== Segment start ==
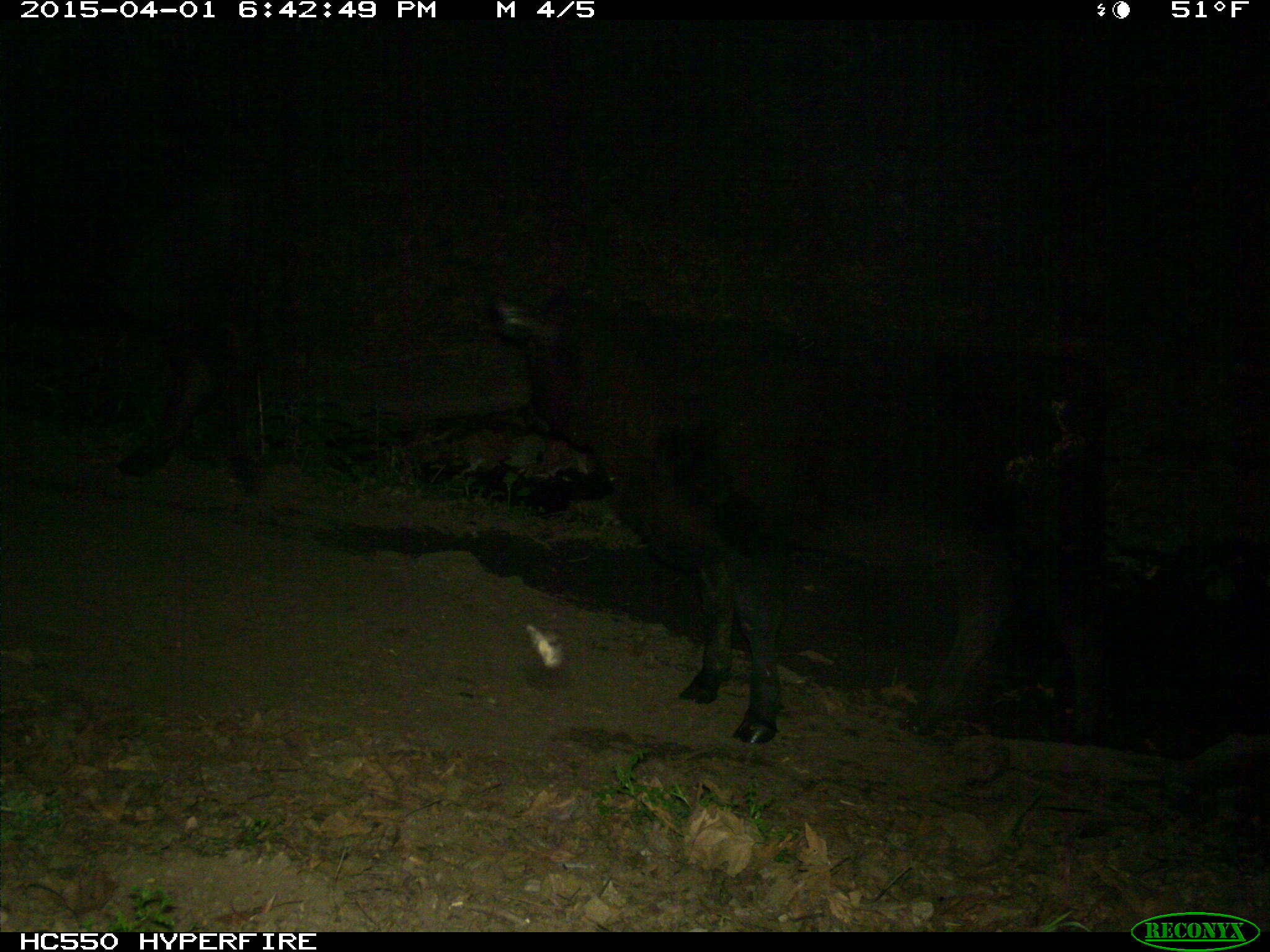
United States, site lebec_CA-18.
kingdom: Animalia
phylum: Chordata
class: Mammalia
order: Artiodactyla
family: Bovidae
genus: Bos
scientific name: Bos taurus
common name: domestic cow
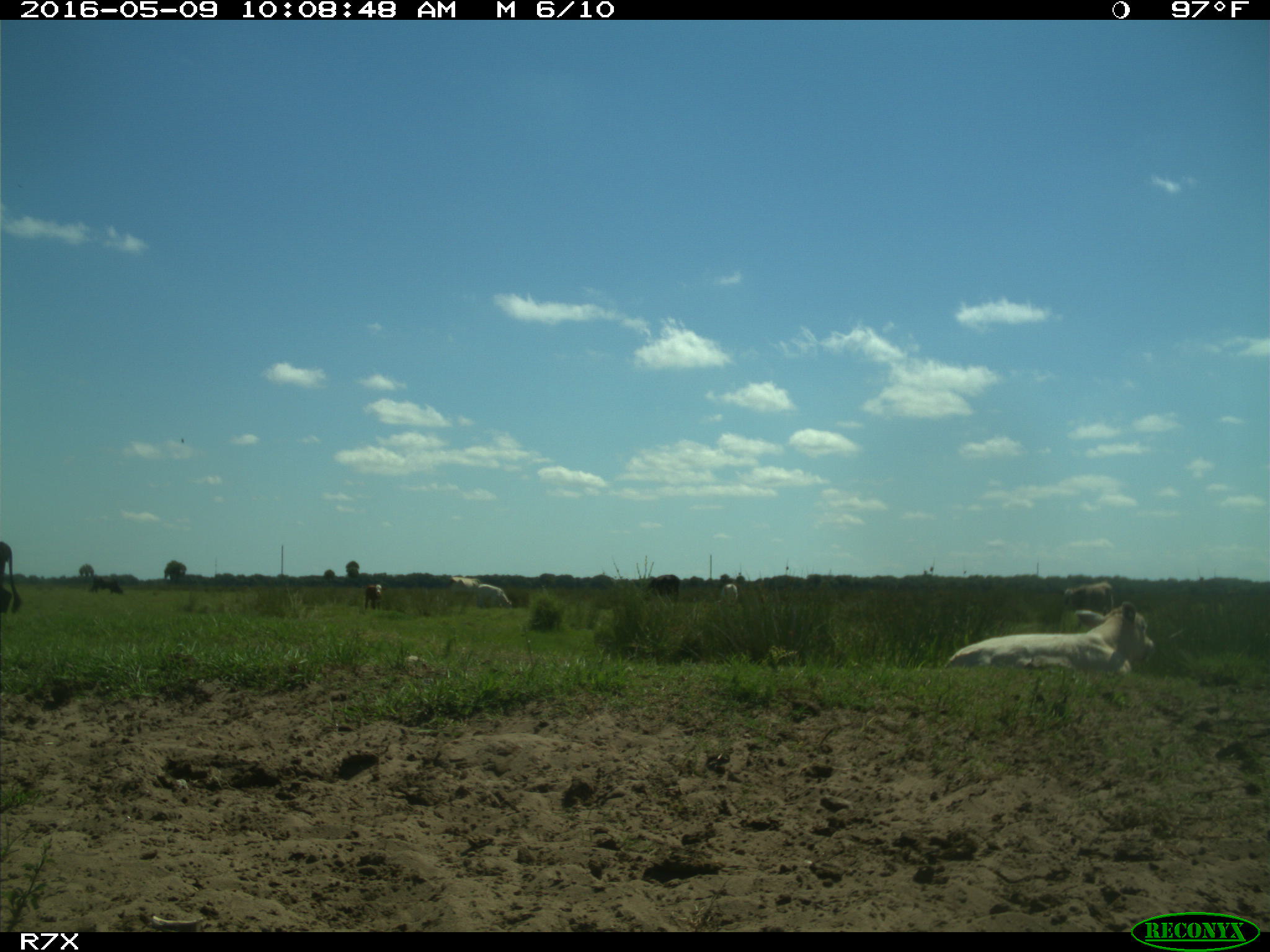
== Segment end ==
**PROBLEM:**
Pictures are to be left out when the entries above are repeated exactly.

**SOLUTION TO THE EXERCISE:**
United States, site lebec_CA-18.
kingdom: Animalia
phylum: Chordata
class: Mammalia
order: Artiodactyla
family: Bovidae
genus: Bos
scientific name: Bos taurus
common name: domestic cow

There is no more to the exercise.